When did you know you wanted to be a director?
I was directing when I was a little girl; in fragmented pieces. I used to make my stuffed animals do movie scenes from Star Wars, Get Smart or Fletch. Then I would take my tape recorder and do SFX and record music off the radio to go along with it. I did not own a video camera of any kind, so I would just snap my version of ‘storyboards’ with a camera, creating tableaus from each scene, then get them developed. I’d arrange them on my floor and make my dolls ‘watch’ the movie they made as I’d retell it. I remember doing all of this — but the idea of actually being a film director didn’t occur to me until 2007.
When did you know you were in love with cupcakes?
I developed a love for cupcakes circa 2010. Prior to that it was white sheet cake from Ralphs grocery store. I’d just slice small bites of cake, as if eating 50 small bites wasn’t the same thing as eating the entire cake — who was I fooling? So now, I satiate myself by eating a whole entire TINY cupcake instead.
Why direct comedy? How is it different from directing other genres of film?
Comedy comes more natural to me. The way people behave is funny to me. It’s like I can see behavior like that kid saw dead people. I love subtext, like watching a boy hit on a girl and act all suave, but if you’re paying attention, his body language is actually saying, “I’m scared shitless to be talking to this chick.” I’m like a sleuth — I want to uncover what’s really going on, then exploit what people try to hide in a funny way. With drama, you can’t be as weird sometimes and get away with it. I like the strange and the weird.
If Chuck Norris were to corner you in an alley and challenge you to a duel, what would be your weapon of choice?
I would drink a cup of “Kick Butt Coffee” — why? Because down in Austin, TX, where I’m from, if you drink a cup of coffee from the Kick Butt Coffee there, it says, “You’ll have Chuck Norris strength!” P.S. That’s my brother’s coffee shop … and that’s what they advertise!
Do you have a comedy director you look up to? Why?
So many. I will keep it contemporary and say Jason Reitman. I mean, the material he picks shows he clearly cares about what he’s directing. He’s thoughtful and he’s not afraid to take stabs at social mores.
What’s the no. 1 lesson you’ve learned so far about directing?
Work with a great producer. If a producer is on top of his/her game and supports your vision and your team, you can accomplish anything!
As a woman, do you note any differences in how you work with your cast and crew versus how a male director does?
I see people more as individuals and note the differences between each person, not just men or women. I do wish more women were directing. Only 16 percent of Hollywood’s films (or even less) are directed by women. So the difference I see is, where are the ladies??
In a dream gig, which comedy actress/comedienne would you love to direct?
I would love to direct Catherine Keener — she’s awesome! So genuine, naturally funny and so much raw emotion goes into her performances.

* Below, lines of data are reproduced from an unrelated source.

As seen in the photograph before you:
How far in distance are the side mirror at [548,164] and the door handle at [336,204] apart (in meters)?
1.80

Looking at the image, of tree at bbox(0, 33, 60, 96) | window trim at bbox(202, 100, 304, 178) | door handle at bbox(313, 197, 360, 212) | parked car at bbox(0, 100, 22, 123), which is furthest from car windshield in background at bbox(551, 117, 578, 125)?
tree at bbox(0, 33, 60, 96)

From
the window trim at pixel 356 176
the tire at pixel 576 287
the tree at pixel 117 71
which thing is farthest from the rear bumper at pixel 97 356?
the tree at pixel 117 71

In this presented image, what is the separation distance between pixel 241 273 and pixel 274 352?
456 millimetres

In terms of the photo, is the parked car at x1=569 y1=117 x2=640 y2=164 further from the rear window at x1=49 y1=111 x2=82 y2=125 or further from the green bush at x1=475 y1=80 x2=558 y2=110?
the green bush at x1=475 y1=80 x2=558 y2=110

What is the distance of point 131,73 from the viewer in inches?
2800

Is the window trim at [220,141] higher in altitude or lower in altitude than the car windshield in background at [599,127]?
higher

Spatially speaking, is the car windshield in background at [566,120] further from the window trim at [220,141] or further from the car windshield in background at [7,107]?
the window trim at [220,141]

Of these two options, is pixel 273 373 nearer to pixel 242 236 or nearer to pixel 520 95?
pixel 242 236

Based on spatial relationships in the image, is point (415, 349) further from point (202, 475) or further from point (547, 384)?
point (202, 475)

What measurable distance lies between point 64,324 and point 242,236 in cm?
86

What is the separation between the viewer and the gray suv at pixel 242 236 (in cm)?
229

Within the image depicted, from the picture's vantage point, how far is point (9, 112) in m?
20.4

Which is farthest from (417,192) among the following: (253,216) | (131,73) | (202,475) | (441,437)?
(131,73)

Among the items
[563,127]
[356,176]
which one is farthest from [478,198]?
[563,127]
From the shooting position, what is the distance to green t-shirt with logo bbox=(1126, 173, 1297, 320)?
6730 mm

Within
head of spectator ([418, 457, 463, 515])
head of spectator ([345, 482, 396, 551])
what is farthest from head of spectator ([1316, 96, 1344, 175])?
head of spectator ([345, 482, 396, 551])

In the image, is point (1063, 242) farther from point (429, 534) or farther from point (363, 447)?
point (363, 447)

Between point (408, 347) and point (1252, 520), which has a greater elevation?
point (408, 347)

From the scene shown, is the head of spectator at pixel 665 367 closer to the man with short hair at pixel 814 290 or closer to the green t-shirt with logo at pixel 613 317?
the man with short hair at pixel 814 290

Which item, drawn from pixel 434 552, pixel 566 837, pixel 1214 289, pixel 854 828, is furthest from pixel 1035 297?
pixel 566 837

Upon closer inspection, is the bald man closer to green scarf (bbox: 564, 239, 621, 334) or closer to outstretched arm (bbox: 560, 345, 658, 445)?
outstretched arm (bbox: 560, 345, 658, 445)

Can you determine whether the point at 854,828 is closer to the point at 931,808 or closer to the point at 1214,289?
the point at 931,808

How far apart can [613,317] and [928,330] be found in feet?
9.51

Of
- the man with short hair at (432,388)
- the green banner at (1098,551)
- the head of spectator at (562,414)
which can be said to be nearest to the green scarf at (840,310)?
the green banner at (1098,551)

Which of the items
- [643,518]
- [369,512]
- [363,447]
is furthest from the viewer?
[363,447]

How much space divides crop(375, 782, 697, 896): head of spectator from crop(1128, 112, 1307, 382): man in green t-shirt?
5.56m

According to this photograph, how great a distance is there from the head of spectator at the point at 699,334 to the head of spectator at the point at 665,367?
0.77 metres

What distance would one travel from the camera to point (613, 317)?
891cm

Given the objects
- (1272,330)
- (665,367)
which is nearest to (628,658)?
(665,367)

Which character do you most resemble from The Divas?
I’m half Betty and half Lucille. I’m proud to be a quirky girl — who busts ass to get things done.
When you’re not directing comedy, you’re… ?
I’m writing or doing my best to get a project off the ground. Or eating cupcakes in 50 tiny pieces.
What’s your favorite comedy movie or T.V. show of all time?
Wow — what a tough question. I love end of the world movies where humans destroy themselves, like Children of Men or Idiocracy. I find it to be the ultimate irony. For TV, I love female driven comedies — Carole Burnett Show, 30 Rock, Roseanne.
Title of your autobiography?
I Mean, Are You Serious? by Joy Gohring
And now a taste of what that autobiography would be like:
Joy Gohring co-created and directed the highly acclaimed, Date a Human (www.DateAHuman.com). She is currently directing Undergrads, a web series for James Franco’s Rabbit Bandini Productions.
Joy’s short 18 garnered her the attention needed to segue into feature films. Currently in development: Woomen, starring Jane Seymour, Sugar Baby, and The Flaming Jerk. She has written for Lionsgate, FX, Oxygen, Disney, HBO, Universal and Yahoo! Joy won “Best Short” at the Cannes Independent Film Festival 2011 for Mental.
Joy began as a comic in 2000 when she was chosen from thousands of acts to perform at HBO’s Comedy Arts Festival. She was spotted by Carsey-Werner-Mandabach and subsequently created, wrote and/or starred in two TV series, including Good Girls Don’t…
Joy is an alumnus of the University of Texas, Austin, and American Film Institute’s prestigious “Directing Workshop for Women.” Her mother was a former nun, her father … a former monk.